Copyright Prairie Grains Magazine
March  2001

Association Perspectives:

Energy Bills Relevant to Farm Bill, Trade Bills

In the short term, the farm energy situation provides impetus to validate another double AMTA. Over the long term, the issue may weigh heavy on American agricultural competitiveness.

There was an article in the January issue of the National Sunflower Association’s Sunflower magazine detailing how producers in the High Plains are moving toward limited irrigation management. Less water is becoming available for irrigation from the slowly depleting Ogallala Aquifer, which sits beneath eight High Plains states. As well, the rising cost of energy has made pumping water more expensive—natural gas, widely used for irrigation, has about doubled in price over the past year.

The Colorado producer featured in the article compared the cost of irrigating—about $3/acre for flood irrigation in the 1970s, compared to about $50/acre now—and pointed to what might be an even bigger threat to the viability of irrigation in the High Plains than the water itself. “I think energy costs could get us before the depletion of water,” the producer said.

It’s a telling quote. While a low market price often take center stage as villain behind the farm problem, it has an equally villainous twin—the rising cost of inputs. Most noticeable the past two years has been the rising cost of energy.

In this issue of Prairie Grains (page 24), one area producer points out that he expects his cost per acre this growing season to go up about 40%, and that the higher cost of energy may affect everything from fertilizer, fuel, and drying costs, to the cost of hauling grain and a wider market basis. Higher fertilizer costs may also affect the nation’s crop production, shifting acres away from corn and over to soybeans, which require less nitrogen.

The fact that cropping systems across the nation may be distorted by input prices should serve as a red flag for federal lawmakers.

In the short term, the farm energy situation provides impetus to validate another double AMTA (Agricultural Market Transition Act) payment to crop producers this year.
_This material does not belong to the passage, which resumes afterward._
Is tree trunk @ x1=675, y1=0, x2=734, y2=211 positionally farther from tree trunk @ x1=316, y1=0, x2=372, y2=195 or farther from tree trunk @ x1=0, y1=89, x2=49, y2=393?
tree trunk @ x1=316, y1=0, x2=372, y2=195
Because not only must producers contend with another year of poor commodity prices, but also higher production costs—two financial variables that producers would be hard-pressed to manage otherwise.

The farm energy situation must also be addressed in federal policy over the longer term. Syndicated columnist Alan Guebert pointed out in an article in the January 12 Farm and Ranch Guide (headlined “Rising anhydrous prices point to deregulation woes, crop shifts”) that the U.S. imports six times more anhydrous than it exports, according to figures compiled by The Fertilizer Institute, http://www.tfi.org ..

Further, while no new anhydrous-making plants have been built in the U.S. for 25 years, American fertilizer companies have invested hundreds of millions of dollars in state-of-the-art anhydrous production plants in Latin and South American countries like Trinidad, Venezuela, and Argentina, according to the TFI.

Guebert points out that in the unregulated U.S. natural gas market, today’s spot prices hover around $9 per million Btus. In Latin and South Americas’ tightly controlled, government-regulated natural gas markets where anhydrous makers are shifting production, natural gas prices hover between 25 cents to $1.25 per million Btus. “That price differential gives those foreign farmers another production advantage over American farmers,” he says.

Thus, the cost of energy for the American farmer is a key competitive trade issue as well. Should the U.S. government seek ways to not only stabilize commodity prices, but farm input costs? Is more oversight needed to protect energy-dependent industries such as the farm sector? Should measures be sought to prompt the U.S. to become more adoptive of alternative fuel sources such as ethanol and biodiesel? These questions are critically relevant as future domestic farm and international trade policies are debated.

“Association Perspectives” represents the views of the North Dakota Grain Growers Association, South Dakota Wheat Inc., Minnesota Barley Growers Association, and the Minnesota Association of Wheat Growers, which publishes Prairie Grains along with the Minnesota Wheat Research and Promotion Council.